Exercise instructions ▸ Word for word, transcribe the data below from the line with "Large size Womens" to the line with "bricktile-01-2-s-01-pl", keeping both of those lines.

The input ▸
-=-=-

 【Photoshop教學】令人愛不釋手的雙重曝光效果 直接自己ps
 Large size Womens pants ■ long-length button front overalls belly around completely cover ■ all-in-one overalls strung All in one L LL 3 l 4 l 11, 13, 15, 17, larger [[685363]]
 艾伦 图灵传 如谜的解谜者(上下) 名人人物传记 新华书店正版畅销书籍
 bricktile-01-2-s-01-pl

-=-=-

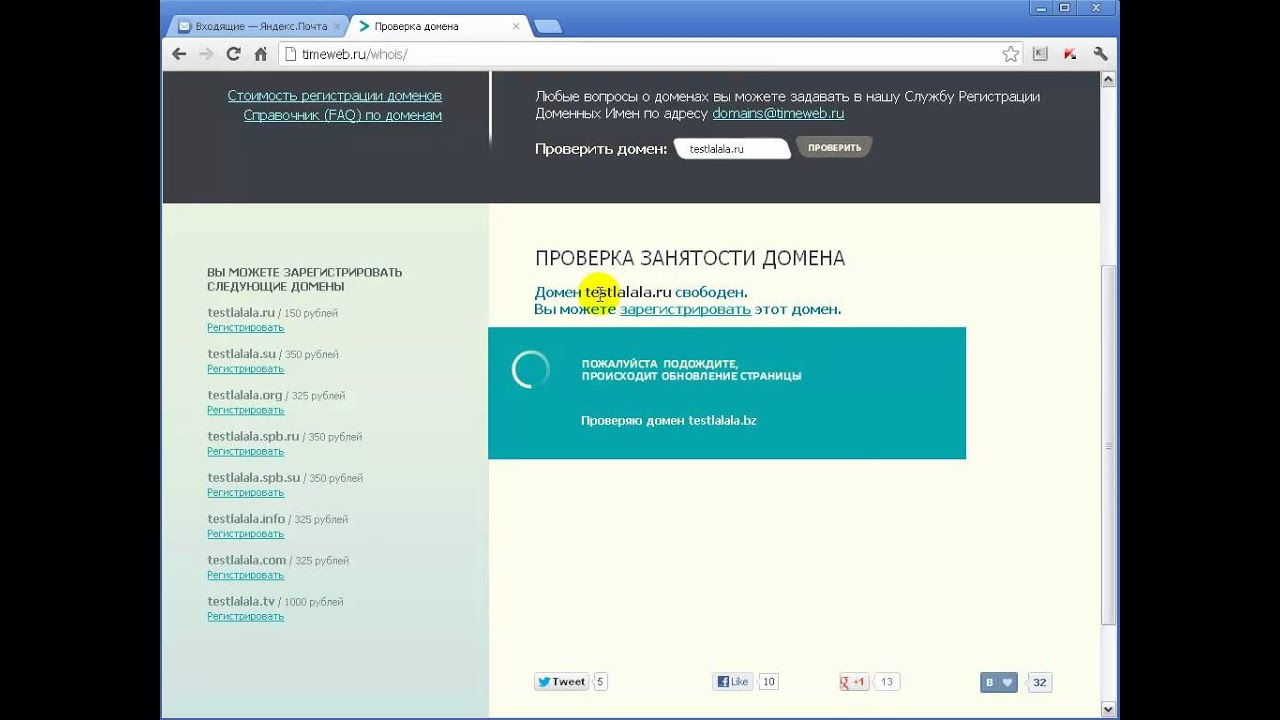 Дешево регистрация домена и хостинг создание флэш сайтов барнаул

-=-=-

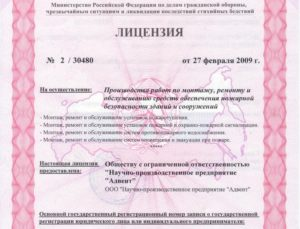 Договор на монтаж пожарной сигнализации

-=-=-

Solution to this problem ▸
 Large size Womens pants ■ long-length button front overalls belly around completely cover ■ all-in-one overalls strung All in one L LL 3 l 4 l 11, 13, 15, 17, larger [[685363]]
 艾伦 图灵传 如谜的解谜者(上下) 名人人物传记 新华书店正版畅销书籍
 bricktile-01-2-s-01-pl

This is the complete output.